### Excerto do documento
------------------------
Santo Tomás de Aquino e o Problema do Mal

O que é o mal, e por que Deus permite isso em sua criação? Santo Tomás de Aquino ensina que, de um modo geral, o mal é uma ausência ou falta do que deveria ser. Tecnicamente falando, chamamos isso de privação, então o mal não é um ser ou está na natureza. É a ausência de algo. Suponha que eu diga que vou desenhar um círculo e não o termino. Você pode dizer: “Ei, esse é um círculo ruim. Parte dele está faltando.” Você está apontando uma privação. Observe, entretanto, que eu não causei diretamente algo que seja ruim em si mesmo. O círculo é bom até onde vai. Simplesmente não vai até o fim. Mas não teria sido melhor se eu tivesse causado a existência de todo o círculo? Bem, em geral, sim, mas talvez houvesse uma boa razão para eu não ter feito isso. Talvez eu estivesse tentando ilustrar o que é uma privação. Nesse caso, esse círculo defeituoso seria uma parte essencial de algum projeto maior, algum bem maior – de como fazer com que você entenda o problema do mal.
------------------------
### Problemas a resolver
- 1) Segundo o excerto sobre Santo Tomás de Aquino e o problema do mal, como se define o mal de um modo geral?
- 2) Prossiga o excerto sobre Santo Tomás de Aquino e o problema do mal a partir da última frase apresentada.

### Material fornecido
------------------------
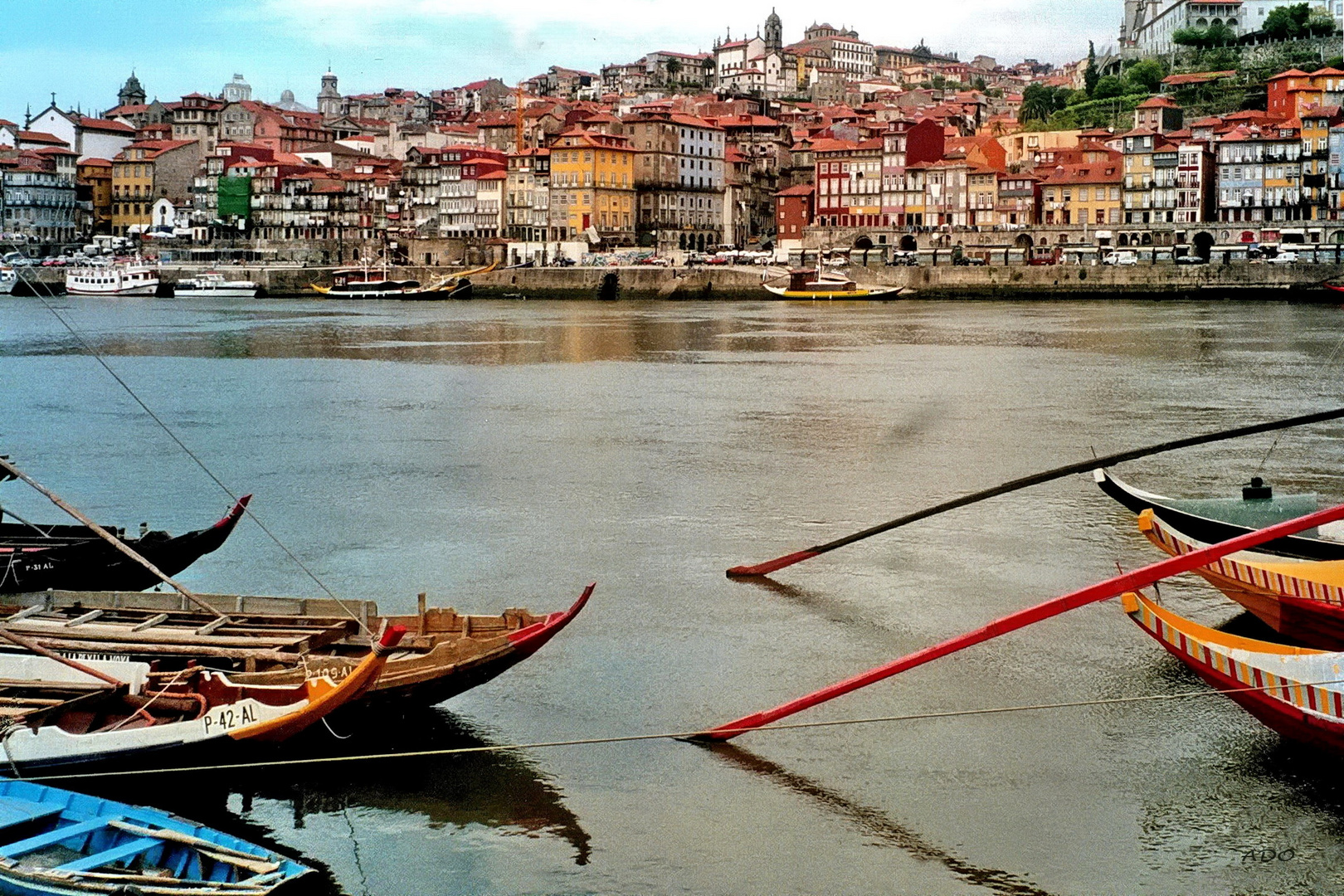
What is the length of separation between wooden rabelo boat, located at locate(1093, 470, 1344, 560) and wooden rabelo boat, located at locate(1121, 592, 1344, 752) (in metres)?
2.84

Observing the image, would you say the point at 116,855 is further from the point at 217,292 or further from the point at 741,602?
the point at 217,292

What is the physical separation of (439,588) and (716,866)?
20.2ft

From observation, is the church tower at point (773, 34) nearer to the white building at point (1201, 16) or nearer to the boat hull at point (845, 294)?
the white building at point (1201, 16)

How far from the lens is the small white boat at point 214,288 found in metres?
87.4

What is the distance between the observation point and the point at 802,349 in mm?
42938

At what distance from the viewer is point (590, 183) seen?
9075 cm

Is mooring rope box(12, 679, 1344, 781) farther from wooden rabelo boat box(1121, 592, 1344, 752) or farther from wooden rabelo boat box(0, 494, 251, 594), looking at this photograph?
wooden rabelo boat box(0, 494, 251, 594)

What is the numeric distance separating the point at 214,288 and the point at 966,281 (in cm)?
4198

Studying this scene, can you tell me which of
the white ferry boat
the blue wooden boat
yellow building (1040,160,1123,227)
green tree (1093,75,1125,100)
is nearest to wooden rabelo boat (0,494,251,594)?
the blue wooden boat

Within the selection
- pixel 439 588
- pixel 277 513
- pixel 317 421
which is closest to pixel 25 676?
pixel 439 588

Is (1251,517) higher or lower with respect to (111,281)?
lower

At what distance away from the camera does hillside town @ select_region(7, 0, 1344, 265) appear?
7969 centimetres

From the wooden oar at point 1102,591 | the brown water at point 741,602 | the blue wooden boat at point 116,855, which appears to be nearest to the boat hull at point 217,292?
the brown water at point 741,602

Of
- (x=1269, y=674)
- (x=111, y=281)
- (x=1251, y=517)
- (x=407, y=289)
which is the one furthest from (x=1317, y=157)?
(x=1269, y=674)
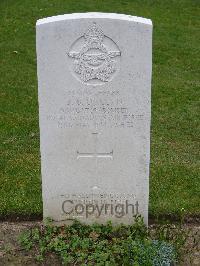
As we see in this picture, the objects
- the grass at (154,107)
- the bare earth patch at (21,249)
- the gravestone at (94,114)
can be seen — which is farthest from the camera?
the grass at (154,107)

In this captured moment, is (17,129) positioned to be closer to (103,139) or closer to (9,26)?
(103,139)

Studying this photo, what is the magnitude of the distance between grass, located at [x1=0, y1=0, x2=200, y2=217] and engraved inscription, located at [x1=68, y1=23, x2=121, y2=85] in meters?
1.50

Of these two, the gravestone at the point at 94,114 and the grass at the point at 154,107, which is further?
the grass at the point at 154,107

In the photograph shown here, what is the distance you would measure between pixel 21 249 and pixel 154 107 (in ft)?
12.6

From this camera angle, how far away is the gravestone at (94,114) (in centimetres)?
447

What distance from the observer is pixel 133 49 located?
4484 mm

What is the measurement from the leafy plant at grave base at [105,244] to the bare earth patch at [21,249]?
0.19 ft

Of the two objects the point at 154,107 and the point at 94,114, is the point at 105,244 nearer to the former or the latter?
the point at 94,114

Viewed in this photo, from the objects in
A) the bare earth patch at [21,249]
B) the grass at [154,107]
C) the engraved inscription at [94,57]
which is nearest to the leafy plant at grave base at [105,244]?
the bare earth patch at [21,249]

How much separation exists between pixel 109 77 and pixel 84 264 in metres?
1.43

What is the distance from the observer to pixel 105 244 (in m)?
4.81

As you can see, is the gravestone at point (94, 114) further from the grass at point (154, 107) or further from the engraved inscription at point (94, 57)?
the grass at point (154, 107)

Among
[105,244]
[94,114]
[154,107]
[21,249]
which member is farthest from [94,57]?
[154,107]

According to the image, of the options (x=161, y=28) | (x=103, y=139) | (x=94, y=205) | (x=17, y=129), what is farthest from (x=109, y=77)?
(x=161, y=28)
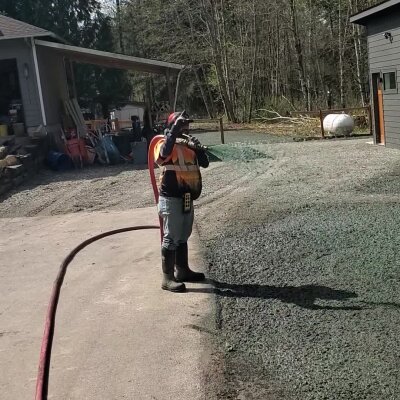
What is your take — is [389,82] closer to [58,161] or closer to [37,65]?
[58,161]

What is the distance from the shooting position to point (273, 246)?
6.41 metres

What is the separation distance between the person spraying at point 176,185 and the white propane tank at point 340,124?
49.5ft

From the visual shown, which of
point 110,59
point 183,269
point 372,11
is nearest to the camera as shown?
point 183,269

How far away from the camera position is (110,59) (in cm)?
1806

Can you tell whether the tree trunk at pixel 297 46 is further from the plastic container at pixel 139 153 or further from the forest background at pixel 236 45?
the plastic container at pixel 139 153

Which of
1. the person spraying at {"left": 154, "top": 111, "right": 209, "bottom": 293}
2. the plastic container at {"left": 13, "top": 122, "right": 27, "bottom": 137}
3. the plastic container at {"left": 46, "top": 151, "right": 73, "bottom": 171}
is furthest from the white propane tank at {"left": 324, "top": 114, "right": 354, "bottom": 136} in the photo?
the person spraying at {"left": 154, "top": 111, "right": 209, "bottom": 293}

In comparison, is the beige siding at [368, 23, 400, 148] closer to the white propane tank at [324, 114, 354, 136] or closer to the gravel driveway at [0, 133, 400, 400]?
the gravel driveway at [0, 133, 400, 400]

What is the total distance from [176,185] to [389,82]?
11.7m

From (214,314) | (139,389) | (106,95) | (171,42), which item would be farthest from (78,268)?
(171,42)

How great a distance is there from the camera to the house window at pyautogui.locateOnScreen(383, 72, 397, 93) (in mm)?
14829

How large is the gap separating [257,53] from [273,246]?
2954 centimetres

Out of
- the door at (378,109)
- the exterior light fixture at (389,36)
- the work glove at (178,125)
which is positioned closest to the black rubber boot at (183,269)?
the work glove at (178,125)

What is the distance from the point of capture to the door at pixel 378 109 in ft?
53.0

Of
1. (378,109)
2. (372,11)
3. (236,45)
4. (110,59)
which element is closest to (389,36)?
(372,11)
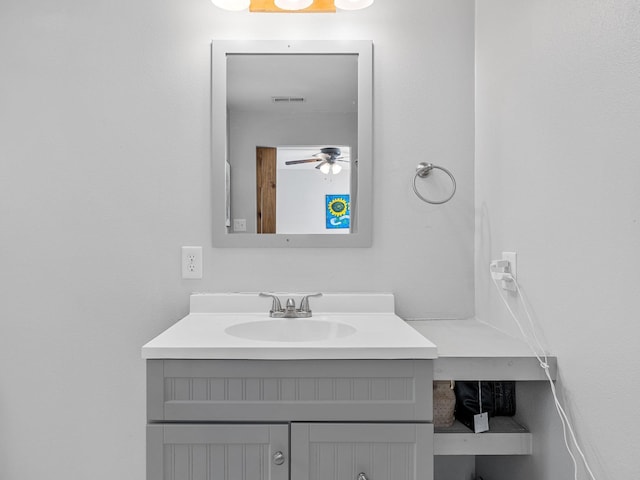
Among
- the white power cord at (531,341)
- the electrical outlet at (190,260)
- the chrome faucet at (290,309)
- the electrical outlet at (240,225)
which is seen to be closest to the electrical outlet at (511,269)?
the white power cord at (531,341)

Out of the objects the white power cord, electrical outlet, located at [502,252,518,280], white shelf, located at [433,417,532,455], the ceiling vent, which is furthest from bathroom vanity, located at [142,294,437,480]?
the ceiling vent

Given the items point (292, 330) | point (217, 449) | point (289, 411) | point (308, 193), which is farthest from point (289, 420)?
point (308, 193)

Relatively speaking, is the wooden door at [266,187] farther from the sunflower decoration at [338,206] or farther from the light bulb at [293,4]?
the light bulb at [293,4]

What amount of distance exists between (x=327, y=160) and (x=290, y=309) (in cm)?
53

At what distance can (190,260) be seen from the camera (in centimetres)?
158

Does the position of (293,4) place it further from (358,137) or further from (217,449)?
(217,449)

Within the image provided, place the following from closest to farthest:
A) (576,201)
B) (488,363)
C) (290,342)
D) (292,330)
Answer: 1. (576,201)
2. (488,363)
3. (290,342)
4. (292,330)

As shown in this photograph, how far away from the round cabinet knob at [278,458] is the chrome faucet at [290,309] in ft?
1.54

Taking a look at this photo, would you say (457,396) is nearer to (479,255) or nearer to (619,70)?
(479,255)

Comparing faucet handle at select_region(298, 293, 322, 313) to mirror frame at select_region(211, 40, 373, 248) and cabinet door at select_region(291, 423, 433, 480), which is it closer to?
mirror frame at select_region(211, 40, 373, 248)

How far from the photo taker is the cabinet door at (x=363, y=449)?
3.51 ft

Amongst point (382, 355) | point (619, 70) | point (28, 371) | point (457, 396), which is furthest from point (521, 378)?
point (28, 371)

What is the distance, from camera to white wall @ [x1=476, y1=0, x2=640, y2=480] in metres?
0.84

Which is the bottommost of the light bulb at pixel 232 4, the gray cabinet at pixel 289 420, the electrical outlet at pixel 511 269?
the gray cabinet at pixel 289 420
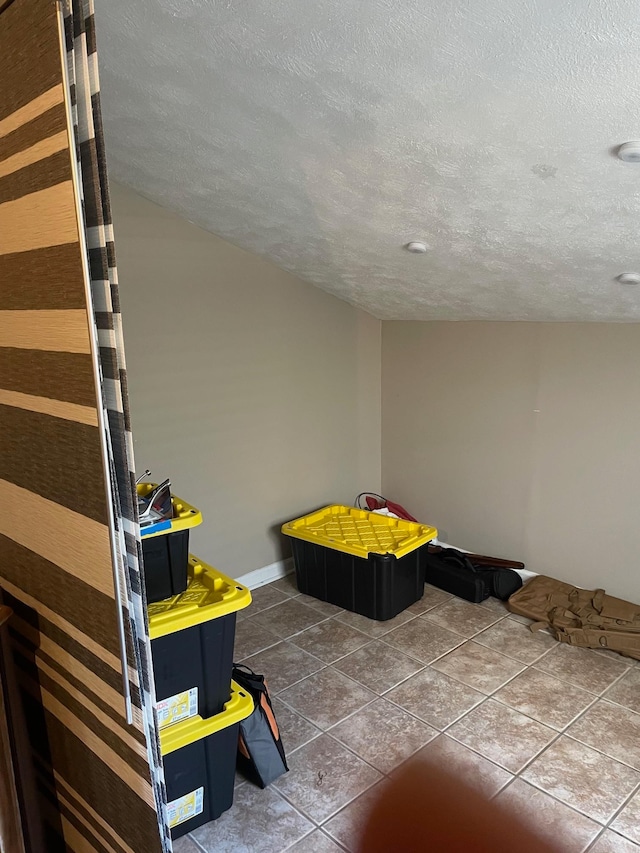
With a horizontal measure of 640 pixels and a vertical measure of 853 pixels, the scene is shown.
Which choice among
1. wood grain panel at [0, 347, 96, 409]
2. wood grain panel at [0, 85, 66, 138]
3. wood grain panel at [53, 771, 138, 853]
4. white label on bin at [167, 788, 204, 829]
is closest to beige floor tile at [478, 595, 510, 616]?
white label on bin at [167, 788, 204, 829]

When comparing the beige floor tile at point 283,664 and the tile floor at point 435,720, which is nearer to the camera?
the tile floor at point 435,720

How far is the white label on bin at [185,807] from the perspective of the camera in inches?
69.6

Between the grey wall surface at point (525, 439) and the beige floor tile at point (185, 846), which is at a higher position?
the grey wall surface at point (525, 439)

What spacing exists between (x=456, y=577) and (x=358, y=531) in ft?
1.84

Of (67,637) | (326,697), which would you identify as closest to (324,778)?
(326,697)

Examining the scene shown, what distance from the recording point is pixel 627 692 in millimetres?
2432

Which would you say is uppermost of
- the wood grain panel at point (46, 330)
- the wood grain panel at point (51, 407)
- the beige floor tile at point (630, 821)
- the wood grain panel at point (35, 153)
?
the wood grain panel at point (35, 153)

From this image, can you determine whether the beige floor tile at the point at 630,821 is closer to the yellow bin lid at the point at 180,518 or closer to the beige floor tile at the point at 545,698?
the beige floor tile at the point at 545,698

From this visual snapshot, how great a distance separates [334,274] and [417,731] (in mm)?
2069

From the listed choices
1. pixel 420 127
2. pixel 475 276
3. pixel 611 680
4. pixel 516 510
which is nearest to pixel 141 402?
pixel 475 276

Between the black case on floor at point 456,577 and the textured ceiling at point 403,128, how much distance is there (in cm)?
140

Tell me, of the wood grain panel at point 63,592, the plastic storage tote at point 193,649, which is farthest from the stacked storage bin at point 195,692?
the wood grain panel at point 63,592

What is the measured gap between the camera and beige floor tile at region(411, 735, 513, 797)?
2.00 metres

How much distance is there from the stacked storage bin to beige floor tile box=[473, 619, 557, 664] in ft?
4.40
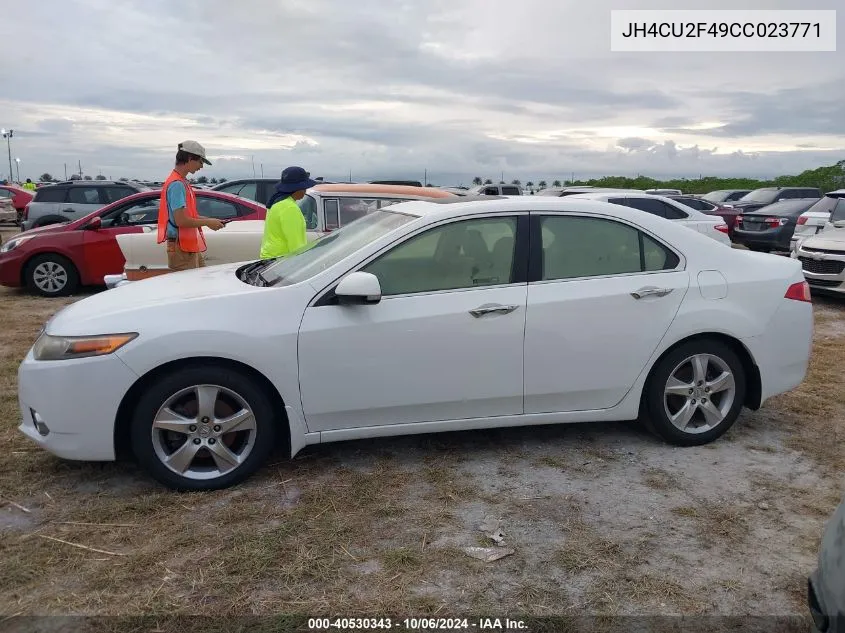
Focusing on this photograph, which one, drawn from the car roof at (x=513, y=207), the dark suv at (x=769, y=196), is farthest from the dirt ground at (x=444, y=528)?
the dark suv at (x=769, y=196)

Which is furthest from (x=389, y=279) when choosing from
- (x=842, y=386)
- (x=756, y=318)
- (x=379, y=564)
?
(x=842, y=386)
------------------------
### Respostas por tarefa
- 1) Como uma ausência ou falta do que deveria ser, isto é, uma privação.

- 2)
É assim que Tomás de Aquino trata do problema do mal. Deus criou um mundo mutável de coisas materiais e, para que esse mundo exista, é necessário que as coisas cresçam, morram e se deteriorem. Aquino chama essas coisas de males naturais. Gazelas comem grama e leões comem gazelas. Ele define essa ideia do mal natural em um contexto mais amplo. É uma característica necessária do bem de todo o ecossistema de todo o universo. Agora, quando Tomás de Aquino fala sobre o mal que os seres humanos experimentam, ele não fala mais do mal natural. Em vez disso, existem dois tipos únicos de mal que pertencem às criaturas racionais e livres. O malum poenae em latim que é traduzido tipicamente como o mal de pena, e o malum culpae em latim traduzido como o mal de culpa. Portanto, um exemplo: suponha que um camponês chamado João acorde tarde para o trabalho. João não tem cavalo, então rouba o cavalo do vizinho. Isso é ruim, claro, para seu vizinho, mas ainda mais para João, que voluntariamente se recusou a fazer o que a razão certa lhe diz e cometeu uma séria injustiça, um ato indigno de uma pessoa humana. Isso é o que Tomás de Aquino chama de mal de culpa, e é uma espécie de suicídio moral. Preso pela polícia, João é condenado à prisão. Isso também é um mal para ele, porque agora ele está privado de sua liberdade de movimento. Mas este segundo mal – estar na prisão – não é do mesmo tipo que o primeiro. É um mal que João sofre em resposta a um mal que cometeu, e isso é chamado de mal de pena.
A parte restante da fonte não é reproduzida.